**What is being asked**
Please print the entries exactly, omitting each image.

**Extracted records**

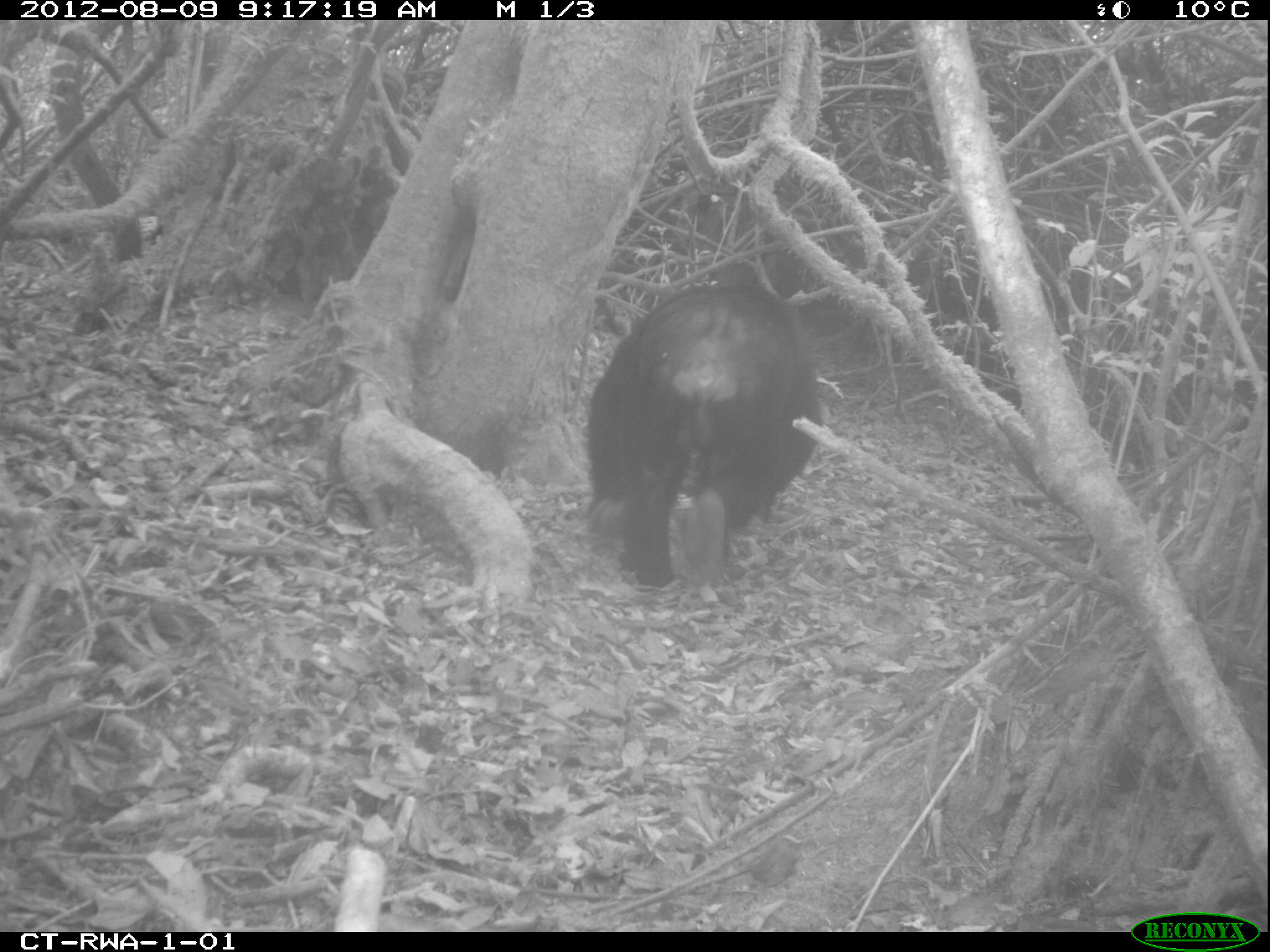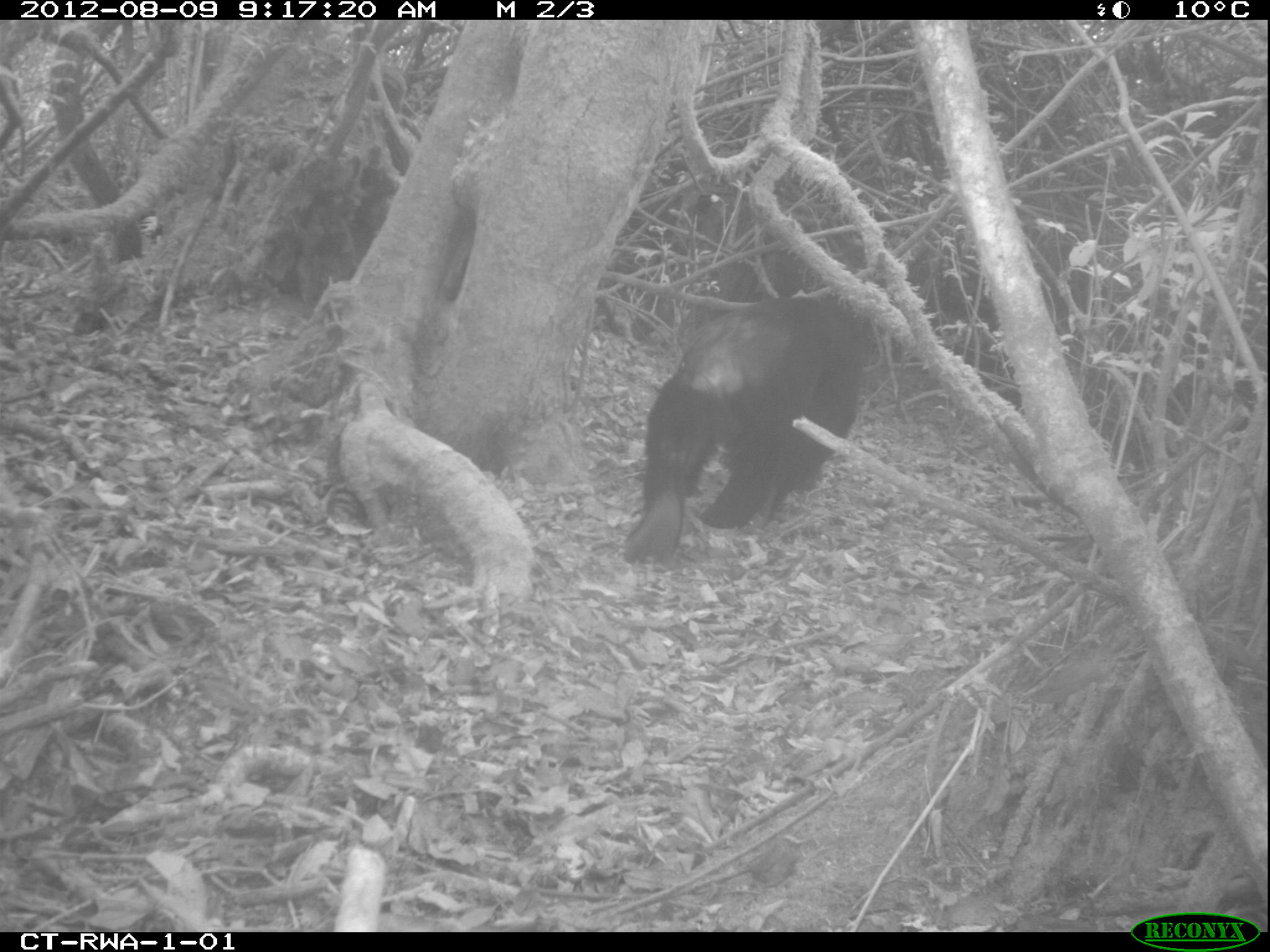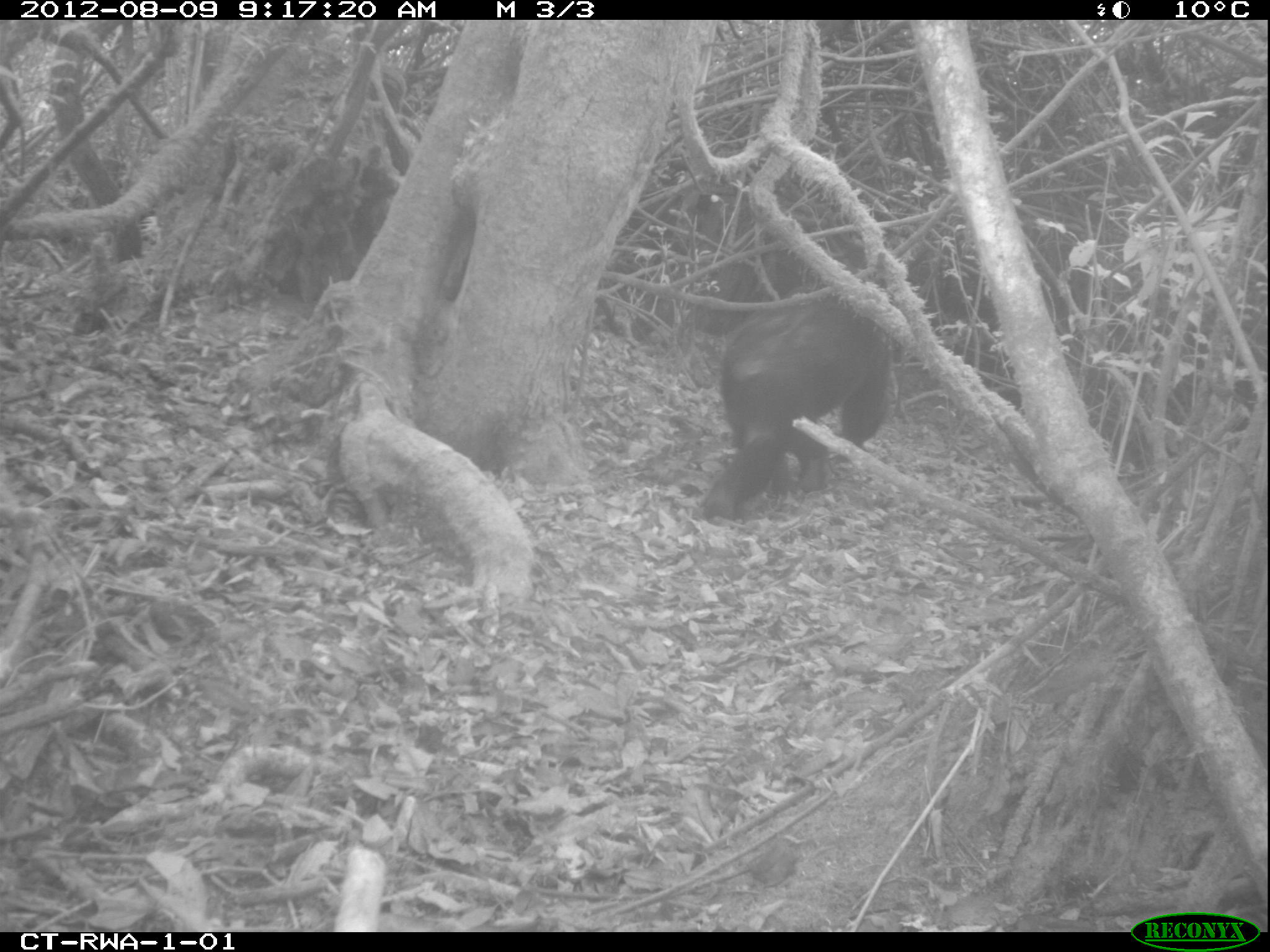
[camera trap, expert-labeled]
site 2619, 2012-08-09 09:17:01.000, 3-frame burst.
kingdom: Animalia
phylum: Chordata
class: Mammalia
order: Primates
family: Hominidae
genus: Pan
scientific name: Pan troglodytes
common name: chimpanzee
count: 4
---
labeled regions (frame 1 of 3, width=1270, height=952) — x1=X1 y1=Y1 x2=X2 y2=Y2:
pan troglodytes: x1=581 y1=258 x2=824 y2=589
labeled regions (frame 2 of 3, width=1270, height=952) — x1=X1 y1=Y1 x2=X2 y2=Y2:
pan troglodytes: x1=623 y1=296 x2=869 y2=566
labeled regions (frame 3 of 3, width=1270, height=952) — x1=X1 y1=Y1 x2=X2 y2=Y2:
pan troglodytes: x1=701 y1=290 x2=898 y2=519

**Exercise result**
[camera trap, expert-labeled]
site 2619, 2012-08-09 09:17:01.000, 3-frame burst.
kingdom: Animalia
phylum: Chordata
class: Mammalia
order: Primates
family: Hominidae
genus: Pan
scientific name: Pan troglodytes
common name: chimpanzee
count: 4
---
labeled regions (frame 1 of 3, width=1270, height=952) — x1=X1 y1=Y1 x2=X2 y2=Y2:
pan troglodytes: x1=581 y1=258 x2=824 y2=589
labeled regions (frame 2 of 3, width=1270, height=952) — x1=X1 y1=Y1 x2=X2 y2=Y2:
pan troglodytes: x1=623 y1=296 x2=869 y2=566
labeled regions (frame 3 of 3, width=1270, height=952) — x1=X1 y1=Y1 x2=X2 y2=Y2:
pan troglodytes: x1=701 y1=290 x2=898 y2=519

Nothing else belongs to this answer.